MANTOVA – Far conoscere e restituire al pubblico i musicisti mantovani dell’Ottocento, oggi in gran parte dimenticati, è l’obiettivo al centro del progetto culturale che giunge ora al suo momento conclusivo con un concerto dedicato. Sabato 11 aprile alle ore 18, nella chiesa della Madonna della Vittoria a Mantova (via C. Monteverdi, angolo via Fernelli), andrà in scena un appuntamento che riporta alla luce autori che, nel loro tempo, seppero conquistare pubblico e critica con arie liriche di grande apprezzamento.

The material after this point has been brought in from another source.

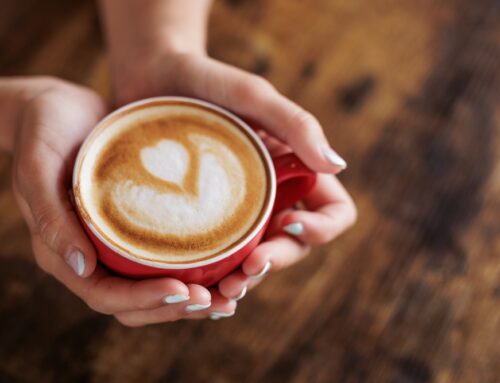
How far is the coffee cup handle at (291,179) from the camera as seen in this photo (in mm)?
754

L’iniziativa segna la chiusura del progetto dell’Associazione Culturale P. Pomponazzo “Conoscere i compositori mantovani”, nato con l’intento di valorizzare musicisti originari del territorio che, pur avendo goduto di ampia considerazione anche oltre i confini provinciali, oggi risultano poco eseguiti e spesso dimenticati.

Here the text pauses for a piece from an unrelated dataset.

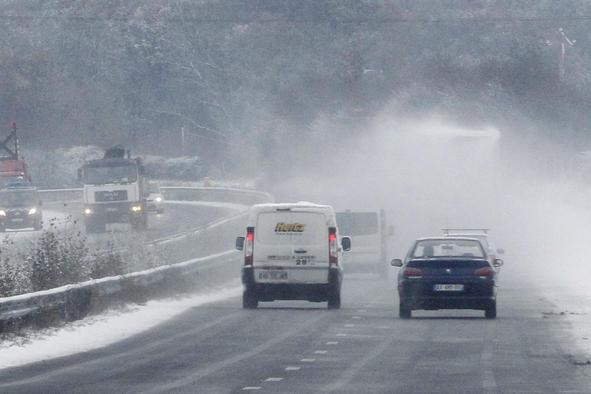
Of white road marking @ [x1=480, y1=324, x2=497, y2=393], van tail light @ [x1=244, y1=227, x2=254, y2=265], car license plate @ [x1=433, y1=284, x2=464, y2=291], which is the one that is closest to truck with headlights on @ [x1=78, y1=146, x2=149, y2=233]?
van tail light @ [x1=244, y1=227, x2=254, y2=265]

Il percorso si è articolato in tre fasi, non cronologiche: dal primo Novecento, con la messa in scena dell’opera “Pamperos” del mantovano Aldo Ottolenghi (1887-1924), al periodo barocco, con particolare attenzione alle composizioni del frate francescano Francesco Maria Zuccari (Dosolo 1694-1788), fino all’approdo conclusivo dedicato all’Ottocento. Proprio in quest’ultima fase sono state recuperate partiture dimenticate, in alcuni casi inedite, rinvenute negli archivi cittadini e provinciali. Il concerto proporrà musiche di Cesare Baroni, Cesare Manghi, Achille Maini, Giacomo Orefice, Ugo Solazzi, Cesare Rossi e del più noto Lucio Campiani: un insieme di autori che torna oggi a offrire nuovi tasselli per comprendere la storia musicale del territorio e consolidarne la memoria. Alla base del progetto vi è una visione precisa: costruire cultura musicale non solo attraverso i grandi nomi, ma anche valorizzando protagonisti e vicende locali, spesso considerati “minori” e relegati nell’oblio. Un lavoro che, secondo l’associazione, permette di mantenere viva la memoria storica e di cogliere le connessioni tra musica, società e scambi culturali.

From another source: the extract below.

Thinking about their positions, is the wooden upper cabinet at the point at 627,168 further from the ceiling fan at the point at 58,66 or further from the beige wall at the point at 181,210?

Il concerto, coordinato e diretto dal maestro Marino Cavalca – che accompagnerà al pianoforte – vedrà protagonisti la Schola Cantorum Pomponazzo, con la collaborazione del Coro Boni di Viadana, insieme alla soprano Giulia Azzi e al basso Francesco Azzolini. Il costo dell’ingresso è di 10 euro.
Il progetto è stato realizzato grazie al contributo della Fondazione Comunità Mantovana.